Só a participação cidadã é capaz de mudar um país.

A Campanha contra a fome e a miséria, no início dos anos 1990, foi o maior exemplo de como Betinho soube usar seu enorme poder de mobilização para o bem comum. Milhares de comitês seguem até hoje a forma descentralizada e sem hierarquia de prestar assistência social e defender direitos. 

Diante dos desafios que hoje vivemos no Brasil, essa sua herança política precisa ser constantemente revisitada por todos e todas que acreditam na democracia e que lutam para que direitos arduamente conquistados não sejam perdidos. Não se trata de nostalgia mas sim de inspiração constante.  É isso que nós do Ibase temos procurado fazer.

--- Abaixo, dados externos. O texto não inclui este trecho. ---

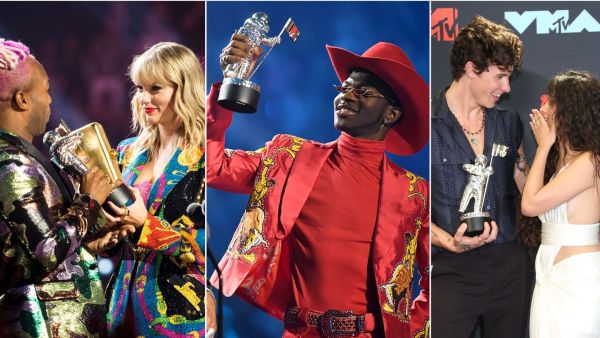 تايلور سويفت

Prestes a completar 40 anos de existência, optamos por trazer o nome e a imagem de Betinho para a nossa marca institucional. É nossa homenagem, nossa lembrança pelo 23º aniversário de sua morte, mas principalmente é nossa busca constante por manter viva sua história e sua importância para a cidadania no Brasil. 

Betinho não é o único brasileiro a representar o país que desejamos e pelo qual lutamos.

Existem cidadãs e cidadãos que deram sua vida por acreditar na liberdade e na luta democrática, com destaque para mulheres e negros que desde sempre tiveram que lutar pela sobrevivência, por educação, saúde e segurança e que até hoje são os que mais passam por violações de direitos. Esperamos que sejam todos e todas lembrados e homenageados, assim como lembramos de Betinho.  Daqui do Ibase, nós estamos fazendo a nossa parte.

*Athayde Motta é diretor-geral do Ibase e mestre em Antropologia pela Universidade do Texas, em Austin, EUA. Trabalhou também na Fundação Ford, na Oxfam Grã-Bretanha e no Fundo Baobá para Equidade Racial. Desde 2018, participa da direção executiva da Abong (Associação Brasileira de ONGs). Torce pelo GRES Portela, de Madureira, e é fã de Paulinho da Viola e da black music americana.